Technical debts, with regards to programming, refer to cases where code that is easy to implement in the short term is often opted for, rather than the best overall solution. It is typically a very poor approach to programming and as such code can go on to develop deeper issues later, which are termed as debts.
These systems can accumulate a technical debt over time as they are not self-optimizing in nature. Technical debts can show themselves in many different ways like jungles of pipelines, entanglement, undeclared customers, hidden feedback loops, data dependencies which are unutilized, etc. They can result in obfuscation and unintended outcomes, and can reduce the performance of the system drastically. This can be resolved by hiring mathematicians and engineers in a balance to plan the algorithm in a way so as to reduce these debts. (For more on the pros who implement machine learning, see Data Scientists: The New Rock Stars of the Tech World.)

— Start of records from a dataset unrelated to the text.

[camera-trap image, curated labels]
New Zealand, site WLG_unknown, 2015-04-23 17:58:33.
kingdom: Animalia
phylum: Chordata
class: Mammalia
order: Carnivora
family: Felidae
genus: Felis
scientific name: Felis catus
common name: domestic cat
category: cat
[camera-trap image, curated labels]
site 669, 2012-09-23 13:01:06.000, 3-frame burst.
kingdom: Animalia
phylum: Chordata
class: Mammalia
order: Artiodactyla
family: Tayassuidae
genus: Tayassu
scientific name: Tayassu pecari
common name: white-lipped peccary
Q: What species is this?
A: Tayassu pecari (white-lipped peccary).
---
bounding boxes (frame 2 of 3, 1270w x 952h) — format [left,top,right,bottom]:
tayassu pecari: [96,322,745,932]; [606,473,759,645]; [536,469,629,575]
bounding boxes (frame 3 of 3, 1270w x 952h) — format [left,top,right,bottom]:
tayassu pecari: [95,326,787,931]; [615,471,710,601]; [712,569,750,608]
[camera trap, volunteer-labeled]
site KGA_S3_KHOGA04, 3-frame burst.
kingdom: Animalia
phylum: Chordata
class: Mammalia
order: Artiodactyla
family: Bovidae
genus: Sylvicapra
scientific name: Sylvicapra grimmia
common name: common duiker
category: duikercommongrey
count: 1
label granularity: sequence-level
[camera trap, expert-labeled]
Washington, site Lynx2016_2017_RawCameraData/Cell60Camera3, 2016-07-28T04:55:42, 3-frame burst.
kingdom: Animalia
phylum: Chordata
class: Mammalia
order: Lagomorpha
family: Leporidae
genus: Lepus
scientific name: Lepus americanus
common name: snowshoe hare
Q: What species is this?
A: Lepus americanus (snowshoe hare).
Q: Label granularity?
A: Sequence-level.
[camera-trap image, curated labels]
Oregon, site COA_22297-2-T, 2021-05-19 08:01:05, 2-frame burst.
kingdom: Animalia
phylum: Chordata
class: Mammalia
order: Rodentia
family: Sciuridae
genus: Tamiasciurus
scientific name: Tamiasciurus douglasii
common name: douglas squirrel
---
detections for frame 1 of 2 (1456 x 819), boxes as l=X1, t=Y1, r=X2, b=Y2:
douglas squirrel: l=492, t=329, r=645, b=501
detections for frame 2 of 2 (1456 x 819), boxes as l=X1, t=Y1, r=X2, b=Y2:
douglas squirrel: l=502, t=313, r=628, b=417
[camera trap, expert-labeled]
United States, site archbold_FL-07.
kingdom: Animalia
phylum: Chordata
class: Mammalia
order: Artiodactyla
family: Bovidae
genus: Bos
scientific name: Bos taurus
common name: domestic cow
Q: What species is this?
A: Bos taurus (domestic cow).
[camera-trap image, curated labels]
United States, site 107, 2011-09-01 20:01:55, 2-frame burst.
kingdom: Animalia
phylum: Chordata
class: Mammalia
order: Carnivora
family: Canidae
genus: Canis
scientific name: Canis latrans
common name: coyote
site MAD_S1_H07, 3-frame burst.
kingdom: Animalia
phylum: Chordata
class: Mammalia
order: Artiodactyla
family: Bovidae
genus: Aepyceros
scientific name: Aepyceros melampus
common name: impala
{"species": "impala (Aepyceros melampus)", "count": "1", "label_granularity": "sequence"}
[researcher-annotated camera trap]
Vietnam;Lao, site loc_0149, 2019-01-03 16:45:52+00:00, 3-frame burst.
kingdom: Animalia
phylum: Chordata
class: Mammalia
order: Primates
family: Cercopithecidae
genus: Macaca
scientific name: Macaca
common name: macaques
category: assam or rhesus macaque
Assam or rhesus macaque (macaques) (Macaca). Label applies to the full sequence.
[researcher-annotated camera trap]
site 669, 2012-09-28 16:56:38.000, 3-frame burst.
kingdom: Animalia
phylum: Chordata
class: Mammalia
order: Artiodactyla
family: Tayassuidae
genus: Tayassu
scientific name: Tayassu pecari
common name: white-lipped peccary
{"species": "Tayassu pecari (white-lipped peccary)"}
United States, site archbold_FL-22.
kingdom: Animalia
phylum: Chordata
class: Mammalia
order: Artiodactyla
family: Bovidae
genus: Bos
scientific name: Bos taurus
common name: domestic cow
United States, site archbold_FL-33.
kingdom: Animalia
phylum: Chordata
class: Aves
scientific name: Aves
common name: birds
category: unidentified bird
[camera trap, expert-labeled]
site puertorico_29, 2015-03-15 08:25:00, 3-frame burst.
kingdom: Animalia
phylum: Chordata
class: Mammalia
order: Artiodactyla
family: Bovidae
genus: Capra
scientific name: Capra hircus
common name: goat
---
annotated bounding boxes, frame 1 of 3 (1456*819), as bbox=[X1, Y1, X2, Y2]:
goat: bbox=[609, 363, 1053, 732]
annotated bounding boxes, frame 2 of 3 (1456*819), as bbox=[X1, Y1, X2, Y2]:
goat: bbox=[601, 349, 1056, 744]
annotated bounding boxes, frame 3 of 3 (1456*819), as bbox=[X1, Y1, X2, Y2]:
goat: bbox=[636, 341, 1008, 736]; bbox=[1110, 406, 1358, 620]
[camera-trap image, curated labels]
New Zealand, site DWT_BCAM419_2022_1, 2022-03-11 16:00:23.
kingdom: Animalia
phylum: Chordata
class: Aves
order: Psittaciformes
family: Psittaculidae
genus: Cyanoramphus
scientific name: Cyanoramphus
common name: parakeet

The selection of algorithms is done by humans and thus, can be biased. This can lead to a situation where an improper algorithm is selected.
For example, a team whose members all graduated from the same school will have a tendency to choose the same set of algorithms. So it’s best to inject your team with different kinds of algorithmic variety or employ many different algorithms together.
What Is the Future?
Our world is slowly transforming itself with the help of new and evolving technologies. Machine learning will help in guiding the drive to your destination by providing sufficient aid in the decision-making process. It will not only help in reducing the costs of a company, but also show the right way to improve the quality of a business by taking all surveys and data into account. It shows promising traits of providing a better solution in the future.
Machine learning is a concept which has gathered a lot of attention and will most likely live up to all the hype. It is very transformative, so it has the capability to work on any workflow for any business. Any organization which integrates this service in the right manner will see significant benefits. However, it is also very important to know about both the sides of the coin in order to integrate it properly.